Quoted text:
◇ ◇ ◇ ◇ ◇
Thread: Using PGSQL to help coordinate many servers

Using PGSQL to help coordinate many servers

From
"Alvin Hung"
Date:
Hi,

We have a need to coordinate multiple app-servers that are using the same
database. Basically, we are thinking about using a table row as the
coordination mechanism. When an app-server needs to perform an action that
must be exclusive, it will try to lock that table row first. It will wait on
that lock if someone else has it.

Has anyone done something like this before? What's the performance and
resource usage like if the exclusive action is pretty short?  Does PGSQL do
FIFO when multiple connections wait on the same lock?

BTW we are using JDBC to connect to the server.

Thanks for your help.




_________________________________________________________________
Tired of spam? Get advanced junk mail protection with MSN 8.
http://join.msn.com/?page=features/junkmail


Re: Using PGSQL to help coordinate many servers

From
"Alvin Hung"
Date:
Hi Csaba,

Thanks for the info.

Can you tell me what happens if a process holding a lock crashed?  Normally,
it seems the db would detect it and release all locks immediately.  Is this
reliable?  Or, what happens if the process just hangs instead of crashing?

I tried using statement_timeout but this clears the waiting process instead
of the locking one....
◇ ◇ ◇ ◇ ◇
Written instruction: According to the thread on coordinating servers, why didn't statement_timeout help with a lock-holding process that hangs?

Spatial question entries
◇ ◇ ◇ ◇ ◇
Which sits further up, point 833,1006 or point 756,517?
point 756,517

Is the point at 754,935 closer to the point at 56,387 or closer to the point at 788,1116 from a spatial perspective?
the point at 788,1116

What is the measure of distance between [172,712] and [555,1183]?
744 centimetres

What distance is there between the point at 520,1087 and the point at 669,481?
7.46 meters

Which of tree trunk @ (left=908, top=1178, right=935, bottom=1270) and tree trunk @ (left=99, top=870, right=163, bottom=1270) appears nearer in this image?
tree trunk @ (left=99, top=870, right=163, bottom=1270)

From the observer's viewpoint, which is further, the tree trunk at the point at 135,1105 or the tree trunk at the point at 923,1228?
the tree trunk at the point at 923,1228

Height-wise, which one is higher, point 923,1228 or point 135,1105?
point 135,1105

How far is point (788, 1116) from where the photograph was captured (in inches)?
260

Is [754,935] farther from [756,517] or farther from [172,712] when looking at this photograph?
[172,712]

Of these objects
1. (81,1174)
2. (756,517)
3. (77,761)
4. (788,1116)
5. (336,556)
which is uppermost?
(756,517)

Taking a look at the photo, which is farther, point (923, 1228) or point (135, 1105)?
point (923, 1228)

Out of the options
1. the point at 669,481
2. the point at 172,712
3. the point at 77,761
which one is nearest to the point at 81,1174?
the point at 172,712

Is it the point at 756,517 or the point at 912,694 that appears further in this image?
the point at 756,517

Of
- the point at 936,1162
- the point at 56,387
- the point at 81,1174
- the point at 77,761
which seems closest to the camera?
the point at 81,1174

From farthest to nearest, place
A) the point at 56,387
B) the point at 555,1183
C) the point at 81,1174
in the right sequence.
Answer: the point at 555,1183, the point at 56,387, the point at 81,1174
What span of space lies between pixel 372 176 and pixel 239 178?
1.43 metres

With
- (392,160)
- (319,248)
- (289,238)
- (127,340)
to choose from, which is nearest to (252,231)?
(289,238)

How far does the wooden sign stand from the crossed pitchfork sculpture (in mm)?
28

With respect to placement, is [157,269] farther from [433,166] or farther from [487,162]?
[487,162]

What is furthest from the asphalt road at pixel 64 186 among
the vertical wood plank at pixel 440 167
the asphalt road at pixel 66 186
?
◇ ◇ ◇ ◇ ◇
Solution: It clears the process that is waiting for the lock rather than the process holding it.